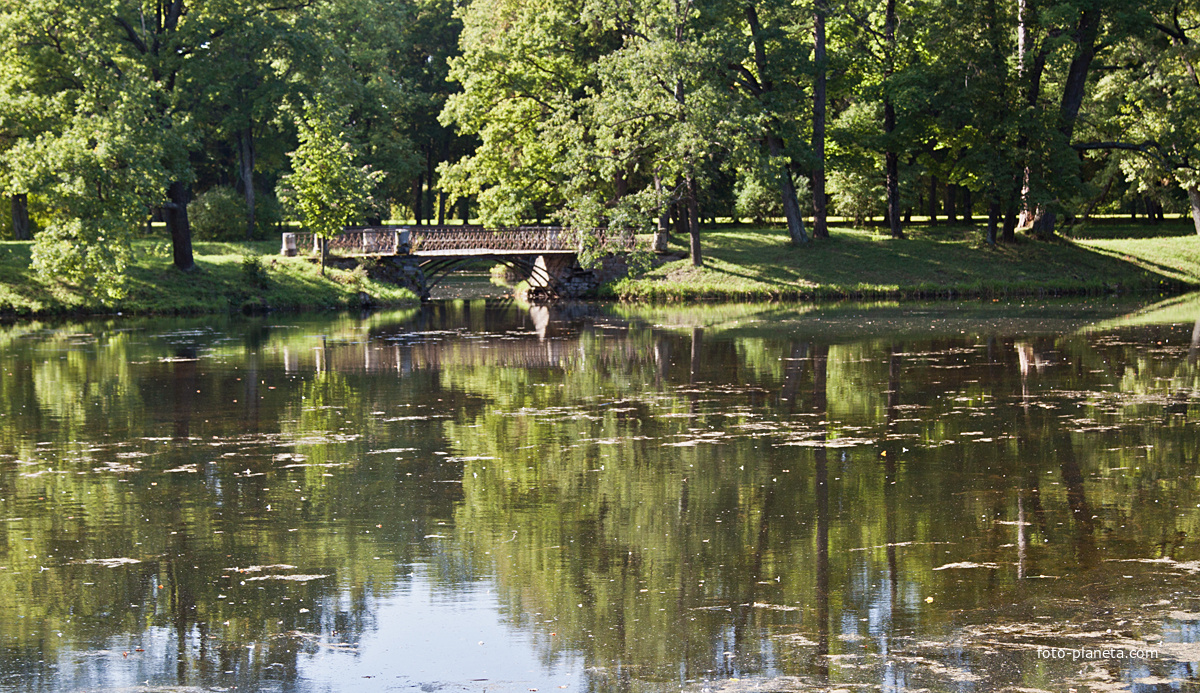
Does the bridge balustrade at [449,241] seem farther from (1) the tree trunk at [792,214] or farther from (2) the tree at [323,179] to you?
(1) the tree trunk at [792,214]

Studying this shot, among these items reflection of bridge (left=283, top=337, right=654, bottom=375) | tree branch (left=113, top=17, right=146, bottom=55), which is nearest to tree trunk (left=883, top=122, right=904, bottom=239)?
reflection of bridge (left=283, top=337, right=654, bottom=375)

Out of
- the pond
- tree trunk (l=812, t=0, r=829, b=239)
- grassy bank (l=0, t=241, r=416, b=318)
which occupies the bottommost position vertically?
the pond

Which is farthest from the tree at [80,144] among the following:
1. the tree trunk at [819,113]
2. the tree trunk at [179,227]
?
the tree trunk at [819,113]

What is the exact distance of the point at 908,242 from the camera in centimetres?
4756

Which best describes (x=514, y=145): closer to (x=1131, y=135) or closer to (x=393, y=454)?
(x=1131, y=135)

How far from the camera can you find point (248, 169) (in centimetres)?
5581

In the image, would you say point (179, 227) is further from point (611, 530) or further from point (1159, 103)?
point (1159, 103)

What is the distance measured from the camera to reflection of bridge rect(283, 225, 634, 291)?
151 ft

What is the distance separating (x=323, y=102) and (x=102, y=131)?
9.29m

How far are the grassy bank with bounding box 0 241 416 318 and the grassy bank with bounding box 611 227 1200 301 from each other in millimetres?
10471

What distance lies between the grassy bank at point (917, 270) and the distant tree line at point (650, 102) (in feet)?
4.56

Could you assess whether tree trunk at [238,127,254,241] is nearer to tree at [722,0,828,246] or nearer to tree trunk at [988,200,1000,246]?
tree at [722,0,828,246]

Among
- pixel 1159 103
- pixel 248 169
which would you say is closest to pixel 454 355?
pixel 1159 103

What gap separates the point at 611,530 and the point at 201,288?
34.5m
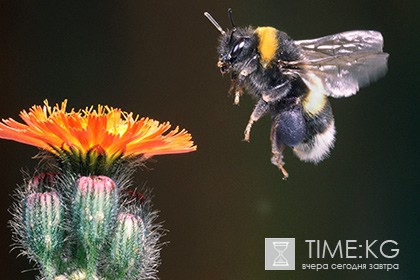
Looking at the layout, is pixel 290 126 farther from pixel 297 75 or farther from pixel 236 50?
pixel 236 50

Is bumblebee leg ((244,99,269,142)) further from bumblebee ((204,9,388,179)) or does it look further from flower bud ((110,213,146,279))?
flower bud ((110,213,146,279))

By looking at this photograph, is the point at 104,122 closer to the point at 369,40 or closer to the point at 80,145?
the point at 80,145

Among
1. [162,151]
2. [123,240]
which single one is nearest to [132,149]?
[162,151]

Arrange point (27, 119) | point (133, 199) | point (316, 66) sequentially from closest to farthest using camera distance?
point (27, 119), point (133, 199), point (316, 66)

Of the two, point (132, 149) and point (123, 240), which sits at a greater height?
point (132, 149)

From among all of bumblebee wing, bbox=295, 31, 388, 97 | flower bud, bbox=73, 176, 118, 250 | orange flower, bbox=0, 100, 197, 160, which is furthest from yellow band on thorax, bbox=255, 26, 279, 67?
flower bud, bbox=73, 176, 118, 250

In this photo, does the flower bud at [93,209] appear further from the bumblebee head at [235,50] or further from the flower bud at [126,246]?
the bumblebee head at [235,50]
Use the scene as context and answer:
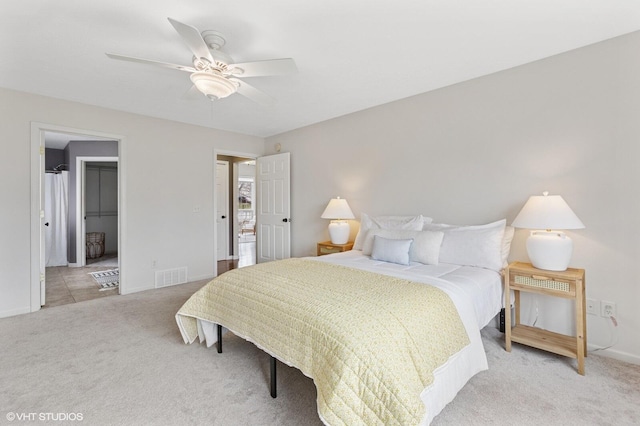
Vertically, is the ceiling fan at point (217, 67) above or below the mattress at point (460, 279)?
above

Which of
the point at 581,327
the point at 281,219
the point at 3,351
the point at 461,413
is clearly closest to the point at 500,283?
the point at 581,327

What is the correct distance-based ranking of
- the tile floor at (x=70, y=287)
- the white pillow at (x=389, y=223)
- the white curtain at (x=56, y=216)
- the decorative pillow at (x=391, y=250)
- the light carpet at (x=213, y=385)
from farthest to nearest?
the white curtain at (x=56, y=216) < the tile floor at (x=70, y=287) < the white pillow at (x=389, y=223) < the decorative pillow at (x=391, y=250) < the light carpet at (x=213, y=385)

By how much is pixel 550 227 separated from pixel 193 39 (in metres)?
2.67

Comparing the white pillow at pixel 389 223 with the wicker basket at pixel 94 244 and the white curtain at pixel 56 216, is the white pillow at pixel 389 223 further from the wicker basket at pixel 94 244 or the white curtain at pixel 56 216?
the wicker basket at pixel 94 244

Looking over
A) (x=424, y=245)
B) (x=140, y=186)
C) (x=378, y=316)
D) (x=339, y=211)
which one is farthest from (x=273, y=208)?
(x=378, y=316)

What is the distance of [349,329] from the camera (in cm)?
139

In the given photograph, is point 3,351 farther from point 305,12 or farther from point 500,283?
point 500,283

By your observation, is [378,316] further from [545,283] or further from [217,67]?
[217,67]

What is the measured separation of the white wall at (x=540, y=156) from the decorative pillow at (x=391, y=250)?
748 mm

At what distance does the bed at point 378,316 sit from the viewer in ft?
4.13

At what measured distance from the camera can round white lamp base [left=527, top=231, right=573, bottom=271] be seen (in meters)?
2.16

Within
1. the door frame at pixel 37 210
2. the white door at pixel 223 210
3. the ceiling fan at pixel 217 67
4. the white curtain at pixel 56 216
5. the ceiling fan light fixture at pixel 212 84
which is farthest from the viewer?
the white door at pixel 223 210

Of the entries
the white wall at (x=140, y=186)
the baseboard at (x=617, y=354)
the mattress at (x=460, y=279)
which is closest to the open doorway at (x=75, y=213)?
the white wall at (x=140, y=186)

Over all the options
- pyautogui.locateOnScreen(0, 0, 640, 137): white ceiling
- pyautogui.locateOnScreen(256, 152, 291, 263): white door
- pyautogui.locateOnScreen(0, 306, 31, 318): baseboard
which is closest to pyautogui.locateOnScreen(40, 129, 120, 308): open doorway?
pyautogui.locateOnScreen(0, 306, 31, 318): baseboard
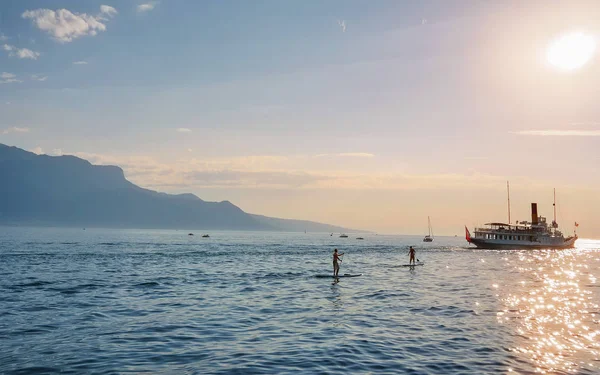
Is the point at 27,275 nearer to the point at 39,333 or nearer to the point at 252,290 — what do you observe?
the point at 252,290

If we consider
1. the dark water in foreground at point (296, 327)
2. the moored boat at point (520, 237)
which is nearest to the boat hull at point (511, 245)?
the moored boat at point (520, 237)

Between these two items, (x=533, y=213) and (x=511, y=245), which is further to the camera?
(x=533, y=213)

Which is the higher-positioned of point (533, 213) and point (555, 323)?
point (533, 213)

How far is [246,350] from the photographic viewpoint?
1933cm

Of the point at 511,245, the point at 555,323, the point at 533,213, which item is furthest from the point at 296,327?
the point at 533,213

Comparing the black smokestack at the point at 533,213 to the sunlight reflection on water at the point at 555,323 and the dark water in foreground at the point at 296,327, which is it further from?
the dark water in foreground at the point at 296,327

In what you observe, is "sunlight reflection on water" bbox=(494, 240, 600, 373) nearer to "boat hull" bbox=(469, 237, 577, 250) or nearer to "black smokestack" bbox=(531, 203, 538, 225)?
"boat hull" bbox=(469, 237, 577, 250)

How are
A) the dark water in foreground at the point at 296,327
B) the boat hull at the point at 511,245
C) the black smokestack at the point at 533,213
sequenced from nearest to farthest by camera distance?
the dark water in foreground at the point at 296,327 < the boat hull at the point at 511,245 < the black smokestack at the point at 533,213

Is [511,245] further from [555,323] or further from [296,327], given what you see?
[296,327]

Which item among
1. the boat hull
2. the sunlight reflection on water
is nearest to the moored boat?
the boat hull

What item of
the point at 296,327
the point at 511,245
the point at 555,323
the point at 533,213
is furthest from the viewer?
the point at 533,213

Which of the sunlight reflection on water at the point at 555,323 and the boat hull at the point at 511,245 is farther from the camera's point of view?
the boat hull at the point at 511,245

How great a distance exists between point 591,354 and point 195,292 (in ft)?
96.1

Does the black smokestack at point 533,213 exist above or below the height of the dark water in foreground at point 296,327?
above
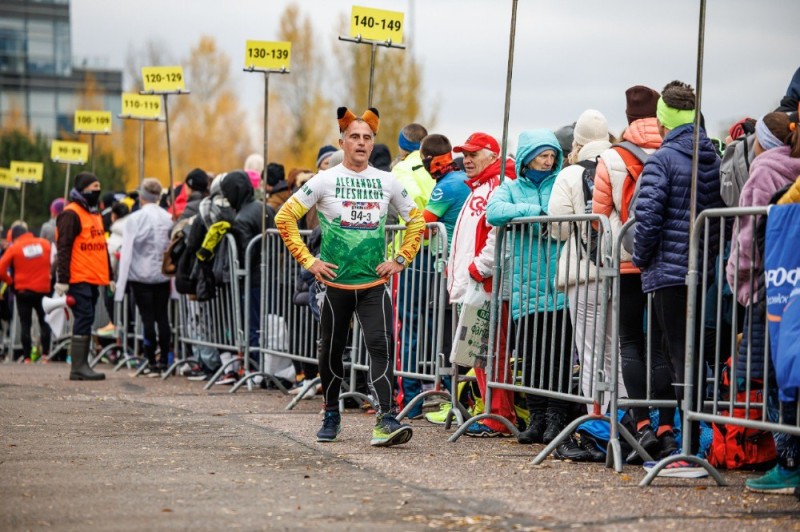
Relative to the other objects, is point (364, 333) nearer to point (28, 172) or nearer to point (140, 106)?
point (140, 106)

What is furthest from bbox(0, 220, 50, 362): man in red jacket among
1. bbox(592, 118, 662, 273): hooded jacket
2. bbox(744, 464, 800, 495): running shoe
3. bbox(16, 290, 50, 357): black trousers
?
bbox(744, 464, 800, 495): running shoe

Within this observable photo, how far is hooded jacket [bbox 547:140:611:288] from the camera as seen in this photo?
28.2ft

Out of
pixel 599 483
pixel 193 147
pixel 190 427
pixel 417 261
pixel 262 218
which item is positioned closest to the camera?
pixel 599 483

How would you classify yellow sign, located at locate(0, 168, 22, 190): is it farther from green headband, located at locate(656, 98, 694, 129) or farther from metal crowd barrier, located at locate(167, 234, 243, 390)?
green headband, located at locate(656, 98, 694, 129)

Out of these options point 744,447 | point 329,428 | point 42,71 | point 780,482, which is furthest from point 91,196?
point 42,71

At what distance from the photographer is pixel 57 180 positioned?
55312 millimetres

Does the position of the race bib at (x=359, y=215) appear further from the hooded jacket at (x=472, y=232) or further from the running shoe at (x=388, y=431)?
the running shoe at (x=388, y=431)

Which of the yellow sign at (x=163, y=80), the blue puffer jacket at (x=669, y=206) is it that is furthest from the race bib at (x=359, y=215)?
the yellow sign at (x=163, y=80)

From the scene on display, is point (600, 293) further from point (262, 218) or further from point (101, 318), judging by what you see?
point (101, 318)

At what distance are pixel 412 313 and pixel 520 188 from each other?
1992mm

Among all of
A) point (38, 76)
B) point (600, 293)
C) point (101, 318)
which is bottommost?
point (101, 318)

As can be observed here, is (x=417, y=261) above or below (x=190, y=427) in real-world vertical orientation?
above

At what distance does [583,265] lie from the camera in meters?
8.59

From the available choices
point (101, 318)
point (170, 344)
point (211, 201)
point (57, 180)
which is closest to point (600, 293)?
point (211, 201)
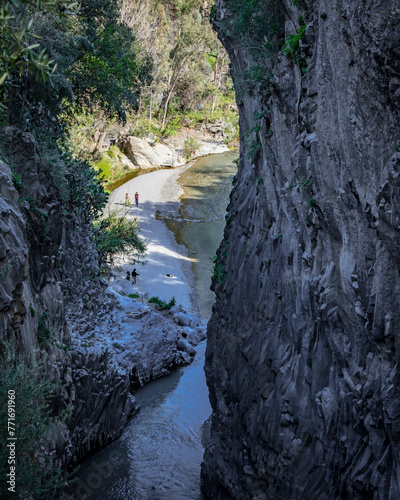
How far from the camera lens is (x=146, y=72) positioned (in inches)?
1023

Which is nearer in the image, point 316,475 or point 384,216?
point 384,216

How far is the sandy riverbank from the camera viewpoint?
96.6ft

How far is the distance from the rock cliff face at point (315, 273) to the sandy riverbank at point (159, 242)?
13426 millimetres

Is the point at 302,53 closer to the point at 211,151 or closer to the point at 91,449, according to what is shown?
the point at 91,449

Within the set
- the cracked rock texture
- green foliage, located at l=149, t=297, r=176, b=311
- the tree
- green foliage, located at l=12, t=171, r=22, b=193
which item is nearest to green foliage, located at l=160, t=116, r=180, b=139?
the tree

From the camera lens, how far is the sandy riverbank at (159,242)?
96.6 feet

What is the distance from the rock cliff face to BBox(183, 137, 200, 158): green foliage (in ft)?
139

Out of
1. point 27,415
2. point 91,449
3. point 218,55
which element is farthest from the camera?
point 218,55

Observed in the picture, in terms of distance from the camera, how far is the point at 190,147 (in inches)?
2319

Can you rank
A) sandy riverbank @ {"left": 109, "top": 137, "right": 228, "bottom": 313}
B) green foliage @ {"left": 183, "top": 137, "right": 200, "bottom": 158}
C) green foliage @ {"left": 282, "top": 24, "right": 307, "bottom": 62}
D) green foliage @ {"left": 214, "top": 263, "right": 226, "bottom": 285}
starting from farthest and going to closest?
green foliage @ {"left": 183, "top": 137, "right": 200, "bottom": 158}
sandy riverbank @ {"left": 109, "top": 137, "right": 228, "bottom": 313}
green foliage @ {"left": 214, "top": 263, "right": 226, "bottom": 285}
green foliage @ {"left": 282, "top": 24, "right": 307, "bottom": 62}

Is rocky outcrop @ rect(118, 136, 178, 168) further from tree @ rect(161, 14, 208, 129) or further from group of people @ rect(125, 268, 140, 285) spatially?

TASK PROMPT: Set down, exactly and in full, the lines from the one containing "From the camera lens, how" through the end of the entries; no other line belongs.

THE SOLUTION:
From the camera lens, how far is the sandy riverbank at (159,242)?
96.6 feet

What is the distance from the rock cliff face to BBox(183, 137, 200, 158): green foliage (in ft)?
139

Out of
1. point 27,415
2. point 91,449
3. point 218,55
which element is farthest from the camera?
point 218,55

Observed in the picture, in terms of distance from the camera, how far is the point at 190,147 (in inches)?
2319

Can you rank
A) sandy riverbank @ {"left": 109, "top": 137, "right": 228, "bottom": 313}
B) green foliage @ {"left": 183, "top": 137, "right": 200, "bottom": 158}
C) green foliage @ {"left": 282, "top": 24, "right": 307, "bottom": 62}
D) green foliage @ {"left": 214, "top": 263, "right": 226, "bottom": 285}
starting from farthest and going to closest?
green foliage @ {"left": 183, "top": 137, "right": 200, "bottom": 158}
sandy riverbank @ {"left": 109, "top": 137, "right": 228, "bottom": 313}
green foliage @ {"left": 214, "top": 263, "right": 226, "bottom": 285}
green foliage @ {"left": 282, "top": 24, "right": 307, "bottom": 62}

Is rocky outcrop @ rect(118, 136, 178, 168) further from tree @ rect(161, 14, 208, 129) or further from group of people @ rect(125, 268, 140, 285) spatially?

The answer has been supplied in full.